Cross Pollination

Cross Pollination

Martyn White | Thursday, 6 June 2024

Our weather continues to be shitty; rainy season has firmly settled in, the rivers are swollen and brown and it's blowing a hooligan pretty much every day. I've not fished since that couple of hours I squeezed in last week. Awful.

I have managed to do a bit of tying and work on some ideas I have for largemouth bass flies that need testing to see if they behave in the way I want them to. Bass flies are one of the areas I really think we need to have more cross pollination from the conventional world. The vast majority of flies you see for bass are topwater and crayfish imitations which are fine, but it's limiting. There are some attempts at copying gear fishing rigs but more often than not, they flies are designed to look like a conventional bait or lure rather than actually behave like the conventional equivalent. Obviously fly tackle limits some of the presentations we can imitate, but there are plenty we can get close to. Top waters are the low hanging fruit, easy to copy and you don't need to put too much thought into how they're going to behave. When things go subsurface things get a bit trickier, and I'm pretty sure most flies aren't really being tested to see what they actually do and what the equivalent spin fishing rig would be. You might ask if it matters as long as the fly catches fish, I think it does matter simply because conventional anglers will almost always out-fish fly anglers when it comes to largemouth bass.

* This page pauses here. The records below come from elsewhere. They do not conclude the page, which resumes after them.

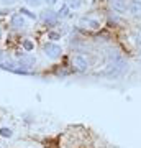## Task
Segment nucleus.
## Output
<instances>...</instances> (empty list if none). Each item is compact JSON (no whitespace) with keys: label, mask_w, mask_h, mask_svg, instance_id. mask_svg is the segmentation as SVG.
Wrapping results in <instances>:
<instances>
[{"label":"nucleus","mask_w":141,"mask_h":148,"mask_svg":"<svg viewBox=\"0 0 141 148\" xmlns=\"http://www.w3.org/2000/svg\"><path fill=\"white\" fill-rule=\"evenodd\" d=\"M35 63H36V59L33 58V56H21L20 59H18V64H20L23 69H30L35 66Z\"/></svg>","instance_id":"nucleus-5"},{"label":"nucleus","mask_w":141,"mask_h":148,"mask_svg":"<svg viewBox=\"0 0 141 148\" xmlns=\"http://www.w3.org/2000/svg\"><path fill=\"white\" fill-rule=\"evenodd\" d=\"M10 23H12V27H13V28L20 30V28L25 27V18H23V15H20V13H15V15L12 16Z\"/></svg>","instance_id":"nucleus-6"},{"label":"nucleus","mask_w":141,"mask_h":148,"mask_svg":"<svg viewBox=\"0 0 141 148\" xmlns=\"http://www.w3.org/2000/svg\"><path fill=\"white\" fill-rule=\"evenodd\" d=\"M48 38H49V40H59V38H61V35H59V33H56V32H49V33H48Z\"/></svg>","instance_id":"nucleus-16"},{"label":"nucleus","mask_w":141,"mask_h":148,"mask_svg":"<svg viewBox=\"0 0 141 148\" xmlns=\"http://www.w3.org/2000/svg\"><path fill=\"white\" fill-rule=\"evenodd\" d=\"M80 5H82V0H67L69 8H79Z\"/></svg>","instance_id":"nucleus-12"},{"label":"nucleus","mask_w":141,"mask_h":148,"mask_svg":"<svg viewBox=\"0 0 141 148\" xmlns=\"http://www.w3.org/2000/svg\"><path fill=\"white\" fill-rule=\"evenodd\" d=\"M20 13H21V15H26V16H30V18H33V20L36 18V15H35V13H31L30 10H26V8H21V10H20Z\"/></svg>","instance_id":"nucleus-15"},{"label":"nucleus","mask_w":141,"mask_h":148,"mask_svg":"<svg viewBox=\"0 0 141 148\" xmlns=\"http://www.w3.org/2000/svg\"><path fill=\"white\" fill-rule=\"evenodd\" d=\"M2 59H3V54H2V51H0V61H2Z\"/></svg>","instance_id":"nucleus-19"},{"label":"nucleus","mask_w":141,"mask_h":148,"mask_svg":"<svg viewBox=\"0 0 141 148\" xmlns=\"http://www.w3.org/2000/svg\"><path fill=\"white\" fill-rule=\"evenodd\" d=\"M23 48H25L26 51H31L33 48H35V45H33L30 40H25V41H23Z\"/></svg>","instance_id":"nucleus-13"},{"label":"nucleus","mask_w":141,"mask_h":148,"mask_svg":"<svg viewBox=\"0 0 141 148\" xmlns=\"http://www.w3.org/2000/svg\"><path fill=\"white\" fill-rule=\"evenodd\" d=\"M138 43H140V45H141V40H140V41H138Z\"/></svg>","instance_id":"nucleus-20"},{"label":"nucleus","mask_w":141,"mask_h":148,"mask_svg":"<svg viewBox=\"0 0 141 148\" xmlns=\"http://www.w3.org/2000/svg\"><path fill=\"white\" fill-rule=\"evenodd\" d=\"M41 18L44 23H48V25H54L56 21H58V13H54L52 10H44L41 13Z\"/></svg>","instance_id":"nucleus-4"},{"label":"nucleus","mask_w":141,"mask_h":148,"mask_svg":"<svg viewBox=\"0 0 141 148\" xmlns=\"http://www.w3.org/2000/svg\"><path fill=\"white\" fill-rule=\"evenodd\" d=\"M130 10H131V13H133V15L141 16V2H131Z\"/></svg>","instance_id":"nucleus-9"},{"label":"nucleus","mask_w":141,"mask_h":148,"mask_svg":"<svg viewBox=\"0 0 141 148\" xmlns=\"http://www.w3.org/2000/svg\"><path fill=\"white\" fill-rule=\"evenodd\" d=\"M67 16H69V7L67 5L61 7V10L58 12V18H67Z\"/></svg>","instance_id":"nucleus-10"},{"label":"nucleus","mask_w":141,"mask_h":148,"mask_svg":"<svg viewBox=\"0 0 141 148\" xmlns=\"http://www.w3.org/2000/svg\"><path fill=\"white\" fill-rule=\"evenodd\" d=\"M80 25H82V27H85V28H92V30H97V28L100 27L99 21L90 20V18H82V20H80Z\"/></svg>","instance_id":"nucleus-8"},{"label":"nucleus","mask_w":141,"mask_h":148,"mask_svg":"<svg viewBox=\"0 0 141 148\" xmlns=\"http://www.w3.org/2000/svg\"><path fill=\"white\" fill-rule=\"evenodd\" d=\"M72 64L79 69V71H85V69L89 68V61H87V58H84V56H80V54L72 56Z\"/></svg>","instance_id":"nucleus-3"},{"label":"nucleus","mask_w":141,"mask_h":148,"mask_svg":"<svg viewBox=\"0 0 141 148\" xmlns=\"http://www.w3.org/2000/svg\"><path fill=\"white\" fill-rule=\"evenodd\" d=\"M0 135H2L3 138H10L12 135H13V132H12V128L3 127V128H0Z\"/></svg>","instance_id":"nucleus-11"},{"label":"nucleus","mask_w":141,"mask_h":148,"mask_svg":"<svg viewBox=\"0 0 141 148\" xmlns=\"http://www.w3.org/2000/svg\"><path fill=\"white\" fill-rule=\"evenodd\" d=\"M110 5H112L113 10L123 13L126 10V0H110Z\"/></svg>","instance_id":"nucleus-7"},{"label":"nucleus","mask_w":141,"mask_h":148,"mask_svg":"<svg viewBox=\"0 0 141 148\" xmlns=\"http://www.w3.org/2000/svg\"><path fill=\"white\" fill-rule=\"evenodd\" d=\"M61 46L59 45H56V43H46L44 45V54H46L48 58L51 59H58L59 56H61Z\"/></svg>","instance_id":"nucleus-2"},{"label":"nucleus","mask_w":141,"mask_h":148,"mask_svg":"<svg viewBox=\"0 0 141 148\" xmlns=\"http://www.w3.org/2000/svg\"><path fill=\"white\" fill-rule=\"evenodd\" d=\"M25 2H26V5H30V7H40L43 0H25Z\"/></svg>","instance_id":"nucleus-14"},{"label":"nucleus","mask_w":141,"mask_h":148,"mask_svg":"<svg viewBox=\"0 0 141 148\" xmlns=\"http://www.w3.org/2000/svg\"><path fill=\"white\" fill-rule=\"evenodd\" d=\"M0 2H2L3 5H12V3H15L16 0H0Z\"/></svg>","instance_id":"nucleus-17"},{"label":"nucleus","mask_w":141,"mask_h":148,"mask_svg":"<svg viewBox=\"0 0 141 148\" xmlns=\"http://www.w3.org/2000/svg\"><path fill=\"white\" fill-rule=\"evenodd\" d=\"M44 2H46L48 5H54V3H56V2H58V0H44Z\"/></svg>","instance_id":"nucleus-18"},{"label":"nucleus","mask_w":141,"mask_h":148,"mask_svg":"<svg viewBox=\"0 0 141 148\" xmlns=\"http://www.w3.org/2000/svg\"><path fill=\"white\" fill-rule=\"evenodd\" d=\"M112 59H113V63L110 64L108 69H107V76H110V77H118V76H121L126 71V63L120 56H115V58L112 56Z\"/></svg>","instance_id":"nucleus-1"}]
</instances>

It's worth understanding how various rigs work so you can adjust your system to try to copy them. Take a ned rig for example, it's as simple as it gets and is absolutely deadly. There are several "ned rig" flies available, Some of the flies are pretty close, but many are wildly different from what the ned rig is either because they are just viewed as a jig fly on its own rather than as part of a presentation system or because the person who tied it doesn't understand how the rig fishes and has just heard of the conventional rig. I tie a ned rig fly or two, but the fly in itself doesn't do the thing if fished on a floating line as there's too much lift on the retrieve to maintain bottom contact. I've tried tips but ultimately the most effective way I've found is a non-compensated, non-stretch full sink line, a shortish leader and not too much weight on the fly. Although I don't have the same ability to stay in contact as a spinning set up allows, the system is what gets me close and I catch more fish than I did before working it out.

A great subsurface bass fly that is an example of appearance over behaviour is Rich's ultimate worm, it's supposed to imitate a Texas rigged worm, but when tied to the original design it behaves more like a slug-go, fluke or other plastic stickbait. This is great, bass and other species LOVE them, but if there are people nearby catching by dragging a 1/8 oz Texas rigged worm through a brush pile in 10ft of water, using the ultimate worm on a floating or intermediate line, as most people seem to fish it, isn't going to give you a presentation that mimics what is working. Again understanding the behaviour of the conventional rig is what allows you to make a change that gets you close. Adding a keel weight and bullet-shaped resin head has allowed me to get the fly's behaviour where it needs to be( carrying a few tungsten/brass cones to slide on the leader is als a good option and arguably closer to the real texas rig), then combine that with a full sink line and long, fairly light, level leader gets closer and lets you put the fly where it needs to be to get eaten.

There's a lot to learn from conventional anglers, and I'm sure there are other areas where we could increase our catch rates by really understanding what it is they're doing and adjusting our whole system to match it.